__Exercise instructions__:
Could you copy out, word for word, the stretch of the records below from the line containing "Among all of" through the line containing "What is the distance", including both of those lines?

-- begin Data for this task --

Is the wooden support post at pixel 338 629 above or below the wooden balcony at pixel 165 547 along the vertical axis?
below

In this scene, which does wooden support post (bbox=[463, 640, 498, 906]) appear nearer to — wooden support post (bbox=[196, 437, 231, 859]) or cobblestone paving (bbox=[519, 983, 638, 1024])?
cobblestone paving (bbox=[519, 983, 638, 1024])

-- end Data for this task --
-- begin Data for this task --

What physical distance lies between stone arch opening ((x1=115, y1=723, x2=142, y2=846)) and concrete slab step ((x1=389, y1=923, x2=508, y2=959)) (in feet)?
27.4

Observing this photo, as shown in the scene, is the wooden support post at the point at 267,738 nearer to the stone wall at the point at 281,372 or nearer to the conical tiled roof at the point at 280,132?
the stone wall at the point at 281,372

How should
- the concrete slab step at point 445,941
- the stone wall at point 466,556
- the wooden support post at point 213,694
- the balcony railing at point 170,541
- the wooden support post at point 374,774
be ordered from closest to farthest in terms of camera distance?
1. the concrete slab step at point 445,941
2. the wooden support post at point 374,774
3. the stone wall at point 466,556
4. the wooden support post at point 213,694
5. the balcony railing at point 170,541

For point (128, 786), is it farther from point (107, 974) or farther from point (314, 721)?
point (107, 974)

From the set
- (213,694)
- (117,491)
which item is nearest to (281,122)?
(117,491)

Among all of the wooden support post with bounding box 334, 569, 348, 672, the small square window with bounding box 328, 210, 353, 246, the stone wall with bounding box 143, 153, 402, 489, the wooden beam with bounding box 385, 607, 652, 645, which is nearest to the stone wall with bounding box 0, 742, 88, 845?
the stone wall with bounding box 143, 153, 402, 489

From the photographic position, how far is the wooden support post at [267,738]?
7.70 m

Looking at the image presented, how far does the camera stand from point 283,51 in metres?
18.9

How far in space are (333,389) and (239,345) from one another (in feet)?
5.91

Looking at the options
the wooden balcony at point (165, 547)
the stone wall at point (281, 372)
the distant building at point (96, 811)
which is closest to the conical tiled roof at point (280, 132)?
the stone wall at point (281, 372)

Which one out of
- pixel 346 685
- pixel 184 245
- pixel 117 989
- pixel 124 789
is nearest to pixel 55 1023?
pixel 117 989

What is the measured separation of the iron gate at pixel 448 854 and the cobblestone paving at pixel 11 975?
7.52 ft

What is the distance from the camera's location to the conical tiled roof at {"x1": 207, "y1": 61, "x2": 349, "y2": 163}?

-- end Data for this task --

__Result of this task__:
Among all of the wooden support post with bounding box 334, 569, 348, 672, the small square window with bounding box 328, 210, 353, 246, the stone wall with bounding box 143, 153, 402, 489, the wooden beam with bounding box 385, 607, 652, 645, which is nearest to the stone wall with bounding box 0, 742, 88, 845?
the stone wall with bounding box 143, 153, 402, 489

From the photographic position, how far is the wooden support post at [267,738]?
7.70 m

Looking at the image presented, how far does the camera stand from point 283,51 in metres?
18.9

How far in space are (333,389) and (239,345) from one another (in feet)?
5.91

Looking at the options
the wooden balcony at point (165, 547)
the stone wall at point (281, 372)
the distant building at point (96, 811)
which is closest to the conical tiled roof at point (280, 132)?
the stone wall at point (281, 372)

Which one out of
- pixel 346 685
- pixel 184 245
- pixel 117 989
- pixel 124 789
is nearest to pixel 55 1023?
pixel 117 989

What is the measured separation of the iron gate at pixel 448 854 and the cobblestone paving at pixel 11 975?
7.52 ft

What is the distance from the camera's location to the conical tiled roof at {"x1": 207, "y1": 61, "x2": 349, "y2": 163}?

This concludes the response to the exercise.